Global Disability Summit 2025
Germany, with the support of GIZ, is also promoting inclusion at international level. Together with Jordan and the International Disability Alliance, the umbrella organisation for persons with disabilities, Germany is organising the next Global Disability Summit, which will be held in Berlin in early April 2025. Through the Global Programme on Inclusion of Persons with Disabilities, GIZ is involved in the preparations and is supporting the three hosts.

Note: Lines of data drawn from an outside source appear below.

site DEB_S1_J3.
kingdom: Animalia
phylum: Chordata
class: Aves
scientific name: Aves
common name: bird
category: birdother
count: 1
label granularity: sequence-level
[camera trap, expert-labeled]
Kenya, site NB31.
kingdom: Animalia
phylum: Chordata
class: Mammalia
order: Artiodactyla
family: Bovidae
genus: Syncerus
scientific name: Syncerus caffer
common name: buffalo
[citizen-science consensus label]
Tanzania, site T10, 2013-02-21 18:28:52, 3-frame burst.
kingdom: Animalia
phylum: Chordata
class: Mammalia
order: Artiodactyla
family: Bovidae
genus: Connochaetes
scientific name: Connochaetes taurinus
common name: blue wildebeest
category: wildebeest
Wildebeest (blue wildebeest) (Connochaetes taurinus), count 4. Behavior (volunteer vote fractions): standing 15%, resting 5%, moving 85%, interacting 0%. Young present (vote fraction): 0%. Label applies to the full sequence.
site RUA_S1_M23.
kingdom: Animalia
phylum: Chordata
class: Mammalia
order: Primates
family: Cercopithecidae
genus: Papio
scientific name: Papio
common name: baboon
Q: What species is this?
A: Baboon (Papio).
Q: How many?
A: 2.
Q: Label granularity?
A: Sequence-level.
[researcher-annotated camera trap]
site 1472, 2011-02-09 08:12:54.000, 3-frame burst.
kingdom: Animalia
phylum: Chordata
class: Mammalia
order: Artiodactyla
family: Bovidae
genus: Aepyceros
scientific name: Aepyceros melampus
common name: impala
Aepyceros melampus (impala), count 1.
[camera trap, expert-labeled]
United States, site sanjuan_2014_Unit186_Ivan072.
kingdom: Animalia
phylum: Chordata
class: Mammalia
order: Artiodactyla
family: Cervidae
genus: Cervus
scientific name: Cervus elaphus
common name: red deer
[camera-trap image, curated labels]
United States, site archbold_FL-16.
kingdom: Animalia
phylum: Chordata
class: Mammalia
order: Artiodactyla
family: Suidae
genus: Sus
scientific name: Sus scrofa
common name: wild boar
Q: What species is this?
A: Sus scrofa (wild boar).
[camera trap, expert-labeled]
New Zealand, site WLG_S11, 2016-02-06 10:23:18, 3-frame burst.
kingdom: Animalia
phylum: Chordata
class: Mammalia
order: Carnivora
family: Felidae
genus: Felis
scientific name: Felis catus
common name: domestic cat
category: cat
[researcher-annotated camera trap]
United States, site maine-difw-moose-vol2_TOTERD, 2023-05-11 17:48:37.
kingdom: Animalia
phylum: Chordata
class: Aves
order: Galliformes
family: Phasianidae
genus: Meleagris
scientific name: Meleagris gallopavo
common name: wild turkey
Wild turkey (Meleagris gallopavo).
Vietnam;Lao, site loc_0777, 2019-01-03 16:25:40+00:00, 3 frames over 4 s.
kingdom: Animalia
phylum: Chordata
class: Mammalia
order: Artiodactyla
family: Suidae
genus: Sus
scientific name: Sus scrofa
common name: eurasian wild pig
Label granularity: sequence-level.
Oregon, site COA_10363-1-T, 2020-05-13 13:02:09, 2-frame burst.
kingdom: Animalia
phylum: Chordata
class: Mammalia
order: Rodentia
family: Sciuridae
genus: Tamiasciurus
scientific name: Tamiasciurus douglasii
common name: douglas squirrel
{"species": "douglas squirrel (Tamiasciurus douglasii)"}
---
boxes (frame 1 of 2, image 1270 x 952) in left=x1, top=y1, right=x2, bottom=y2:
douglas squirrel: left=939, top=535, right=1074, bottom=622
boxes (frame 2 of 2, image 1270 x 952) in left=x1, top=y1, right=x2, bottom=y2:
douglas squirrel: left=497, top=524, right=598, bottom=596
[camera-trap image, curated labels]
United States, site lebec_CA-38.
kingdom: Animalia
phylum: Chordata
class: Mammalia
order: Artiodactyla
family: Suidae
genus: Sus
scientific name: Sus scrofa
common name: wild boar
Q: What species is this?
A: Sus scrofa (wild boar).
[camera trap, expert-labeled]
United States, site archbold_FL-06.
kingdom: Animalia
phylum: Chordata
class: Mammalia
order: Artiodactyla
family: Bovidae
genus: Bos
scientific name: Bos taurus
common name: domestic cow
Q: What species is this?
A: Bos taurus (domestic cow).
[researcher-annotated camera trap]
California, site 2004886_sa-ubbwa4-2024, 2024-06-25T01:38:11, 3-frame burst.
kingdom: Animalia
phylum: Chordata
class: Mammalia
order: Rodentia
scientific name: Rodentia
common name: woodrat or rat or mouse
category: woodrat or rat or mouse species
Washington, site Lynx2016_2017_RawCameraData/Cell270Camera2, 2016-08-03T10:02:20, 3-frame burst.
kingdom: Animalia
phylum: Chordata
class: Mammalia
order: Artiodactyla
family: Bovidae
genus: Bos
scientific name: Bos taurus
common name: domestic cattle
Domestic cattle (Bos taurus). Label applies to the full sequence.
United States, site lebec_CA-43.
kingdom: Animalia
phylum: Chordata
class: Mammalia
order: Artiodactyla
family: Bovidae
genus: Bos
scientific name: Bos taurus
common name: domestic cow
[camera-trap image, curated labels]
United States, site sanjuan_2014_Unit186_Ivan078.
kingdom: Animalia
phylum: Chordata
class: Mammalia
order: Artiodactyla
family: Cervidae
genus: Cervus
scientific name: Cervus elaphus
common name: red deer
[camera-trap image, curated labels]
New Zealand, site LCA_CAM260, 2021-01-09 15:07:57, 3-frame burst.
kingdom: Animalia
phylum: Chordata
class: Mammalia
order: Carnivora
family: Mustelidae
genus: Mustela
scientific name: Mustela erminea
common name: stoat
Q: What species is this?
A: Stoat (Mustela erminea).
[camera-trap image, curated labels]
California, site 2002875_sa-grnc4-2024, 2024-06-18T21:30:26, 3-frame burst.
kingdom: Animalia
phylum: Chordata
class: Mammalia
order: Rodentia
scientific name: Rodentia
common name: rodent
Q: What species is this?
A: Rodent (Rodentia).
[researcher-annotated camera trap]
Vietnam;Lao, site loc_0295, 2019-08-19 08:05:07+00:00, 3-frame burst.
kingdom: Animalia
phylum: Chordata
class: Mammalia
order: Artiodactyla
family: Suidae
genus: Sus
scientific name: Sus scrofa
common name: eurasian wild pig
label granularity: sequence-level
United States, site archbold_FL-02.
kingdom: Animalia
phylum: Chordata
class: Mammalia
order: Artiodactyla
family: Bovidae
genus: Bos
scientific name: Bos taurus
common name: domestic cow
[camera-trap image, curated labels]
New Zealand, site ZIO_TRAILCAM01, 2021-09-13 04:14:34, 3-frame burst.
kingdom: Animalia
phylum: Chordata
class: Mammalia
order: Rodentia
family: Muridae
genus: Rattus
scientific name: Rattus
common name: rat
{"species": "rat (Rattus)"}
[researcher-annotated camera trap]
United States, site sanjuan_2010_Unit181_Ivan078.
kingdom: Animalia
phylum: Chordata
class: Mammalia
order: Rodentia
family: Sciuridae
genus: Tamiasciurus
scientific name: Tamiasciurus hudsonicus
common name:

The Summit will centre on encouraging different actors from politics, business and civil society to make voluntary commitments to ensuring greater inclusion and on launching new initiatives, for instance on inclusive and resilient cities or improving the data available on people with disabilities. An ambitious final summit declaration is currently being prepared which should significantly boost the number of development projects with an inclusion component at country level. This would be another step forward because there are many development programmes that are still not inclusive. Greater commitment is required to respond to the challenges and meet the needs of the many people affected.
A question of attitude
As a rule, inclusion dismantles barriers and discrimination, and is conducive to a self-determined life. Embarking on this journey is not at all difficult but the learning process is ongoing. There is always something to modify, to improve, to try out for the first time. What is important is setting out on the journey in the first place – in other words, always taking inclusion into account and factoring it in at all levels. This is best done through personal contacts and through mutual learning between people with and without disabilities. And if you make provisions at the outset, it does not cost much money. And we do not always need to have sophisticated strategies at hand; sometimes the will to bring about change is enough. Inclusion is therefore primarily a question of attitude. Because mental barriers also promote discrimination against people with disabilities.